AKP, CHP in bitter row over Turkey’s ‘politicized judiciary’

AKP, CHP in bitter row over Turkey’s ‘politicized judiciary’

ANKARA
The ruling and main opposition parties have locked horns in a fresh row after the latter blasted the abandonment of impartiality in Turkey’s justice system under government pressure and described the election watchdog as a “criminal gang.”

Republican People’s Party (CHP) head Kemal Kılıçdaroğlu slammed “dishonorable” judges “who issue verdicts according to the instructions of one man,” referring to President Recep Tayyip Erdoğan.

“A gang within the YSK [Supreme Election Board] has plotted a conspiracy. They have filed a criminal complaint about me just because I called them a gang. But they have indeed formed a gang in the YSK. If a group of people come together to commit a crime, they are called a gang. It is simple,” Kılıçdaroğlu said at his party’s group meeting on May 9. 

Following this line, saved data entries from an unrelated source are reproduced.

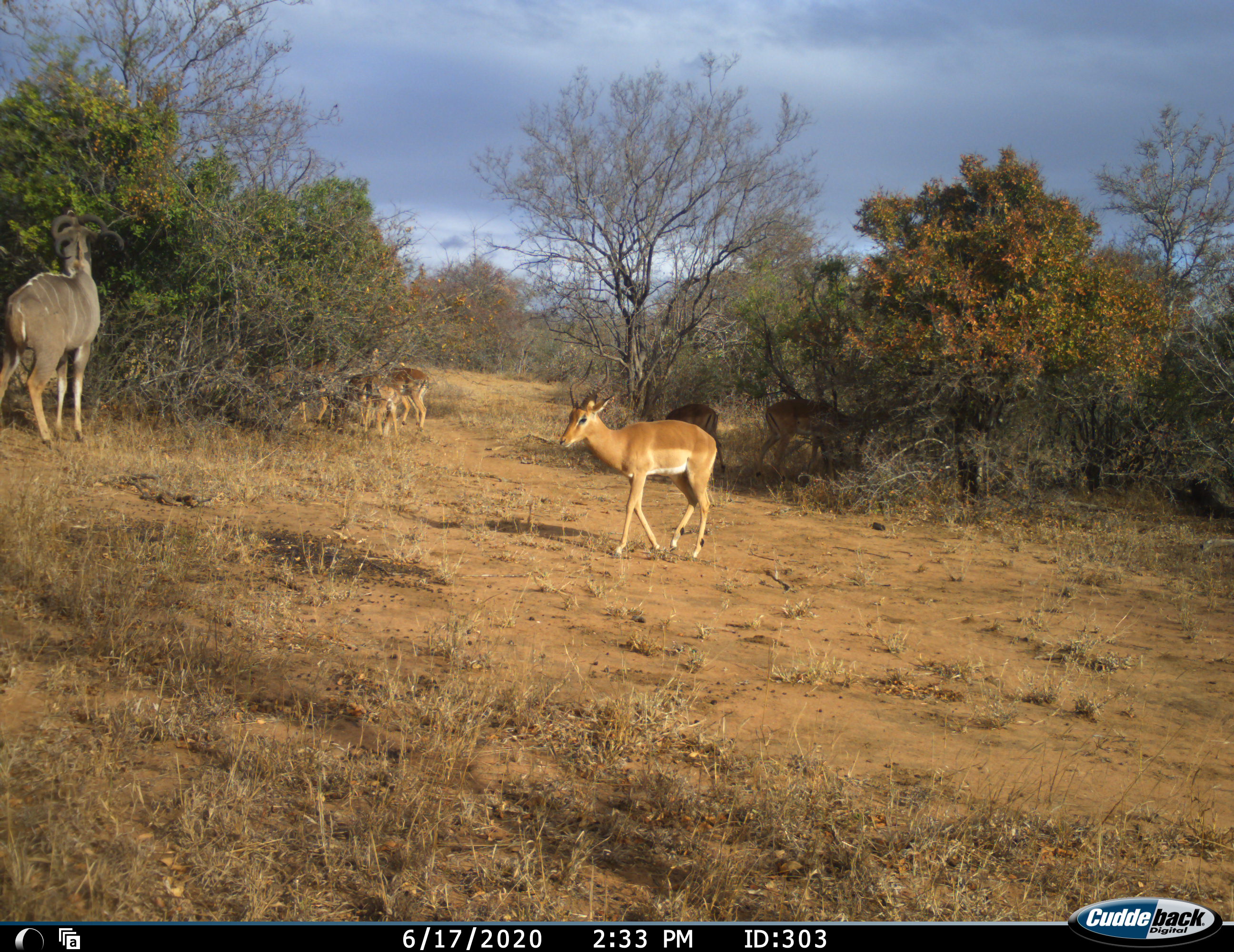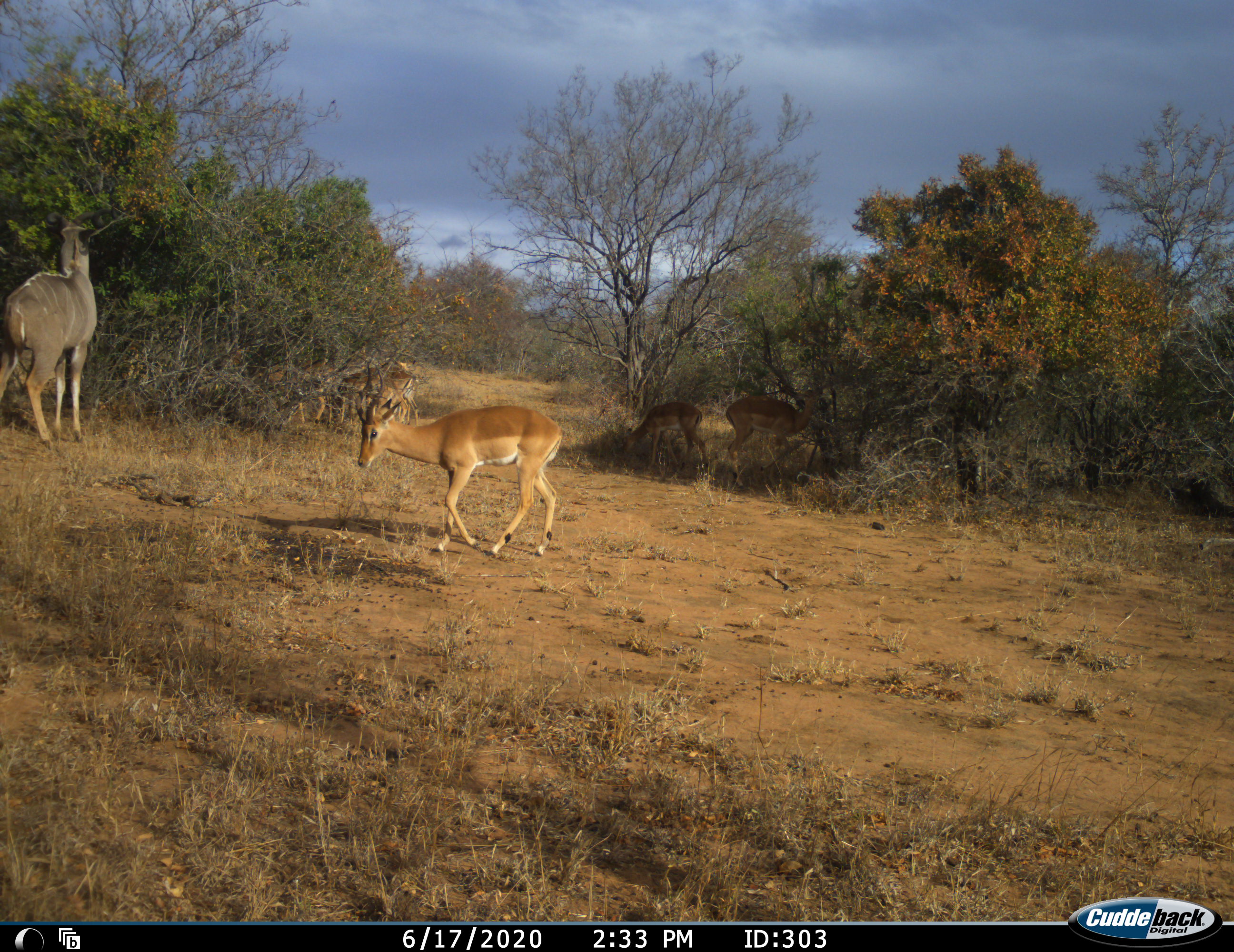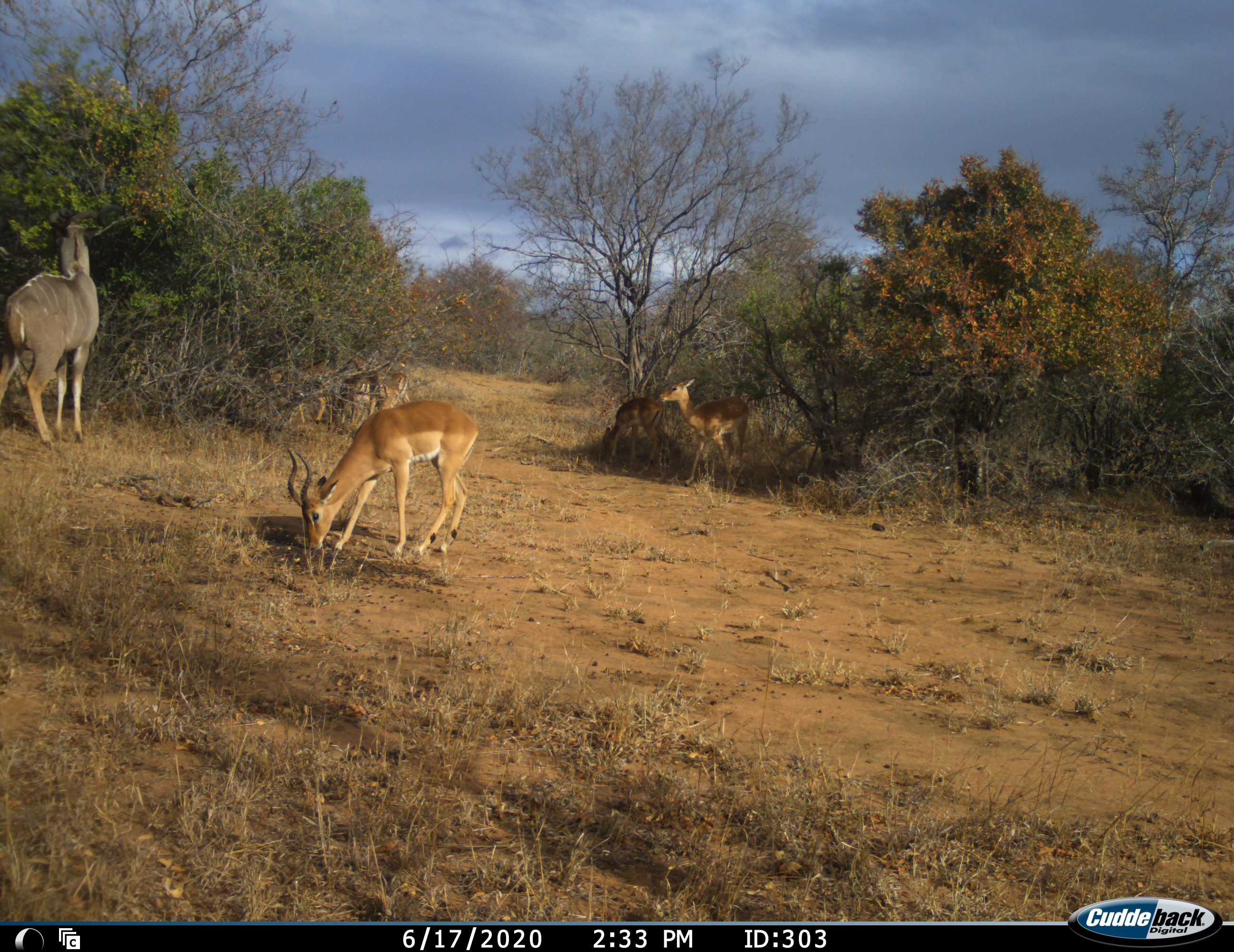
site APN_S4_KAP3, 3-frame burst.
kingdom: Animalia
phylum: Chordata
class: Mammalia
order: Artiodactyla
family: Bovidae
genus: Aepyceros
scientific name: Aepyceros melampus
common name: impala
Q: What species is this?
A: Impala (Aepyceros melampus).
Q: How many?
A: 7.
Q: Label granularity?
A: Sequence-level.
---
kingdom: Animalia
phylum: Chordata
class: Mammalia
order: Artiodactyla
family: Bovidae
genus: Tragelaphus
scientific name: Tragelaphus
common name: kudu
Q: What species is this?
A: Kudu (Tragelaphus).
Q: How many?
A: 1.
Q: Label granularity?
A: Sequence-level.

“A man who has buckled under the sovereign power cannot be called a judge. He is only called a dishonorable man,” he added.

The CHP has criticized the YSK for changing the rules during voting in the April 16 referendum, deciding to count unstamped ballot papers as valid even though the law does not allow it. 


Bozdağ responds to CHP head 

A response to Kılıçdaroğlu came swiftly from Justice Minister Bekir Bozdağ, who claimed his words amounted to a criminal offense.
  
“The CHP leader’s words about YSK members being a ‘gang’ of ‘conspirators’ who ‘sell their honor and pride’ and who ‘buckle under pressure’ amount to a clear criminal offense,” Bozdağ posted on his official Twitter account on May 9. 

“I condemn the CHP leader for his unjust, disrespectful, unethical and unlawful comments against the YSK members,” he added. 

“He thinks that if he attacks the YSK members in such a way he will be able to cover up his failure and solve his intra-party dispute. But he is wrong. Everybody in the CHP knows that the YSK fulfilled its duty and its members are honorable people,” Bozdağ added. 


Politicized judiciary

Kılıçdaroğlu also stated that CHP deputies have conducted investigations into recently appointed judges, finding that the vast majority are affiliated in some way with the AKP. Among the new judges appointed after the most recent entrance exam are candidates who stood for the AKP in the June 7, 2015 general election, as well as AKP provincial heads and women’s branch leaders.

“I’m calling out to the Supreme Board of Judges and Prosecutors: If you want to protect the prestige of the judiciary, and if you are doing an honorable job, you will not allow this to happen,” he said.

Kılıçdaroğlu also said the politicization of the judiciary is reflected in rulings concerning the release of terminally ill prisoners.

“Currently there are 841 terminally ill or permanently sick people in prison waiting to die. Why are they not released? In the past five years alone, some 451 people have died in prison because they were not released despite their sickness. Is this moral?” he said.

“If a judge makes decision based on the suspect’s identity and political history, then they cannot actually be a proper judge,” he added, giving examples of the prisoners who have either died or waiting for a release in Turkish prisons. 

Kılıçdaroğlu also noted that the government had put on hold the release of a report by the European Committee on Torture and Inhumane or Degrading Treatment or Punishment (CPT) in order to hide poor prison conditions.

The CHP head specifically referred to two dismissed educators, Nuriye Gülmen and Semih Özakça, who have been on hunger strike for 63 days, demanding to be given back their jobs.

“They have dismissed a lot of people from their jobs with decree laws. There are judges, prosecutors, and academics. Two of our young friends are now on a hunger strike. I am here saluting them with respect and love,” Kılıçdaroğlu said.

Gülmen and Özakça started a sit-in protest in November 2016 after they were dismissed by decree laws issued after the July 15 coup attempt. They subsequently started a hunger strike after being arrested by police for staging the protest.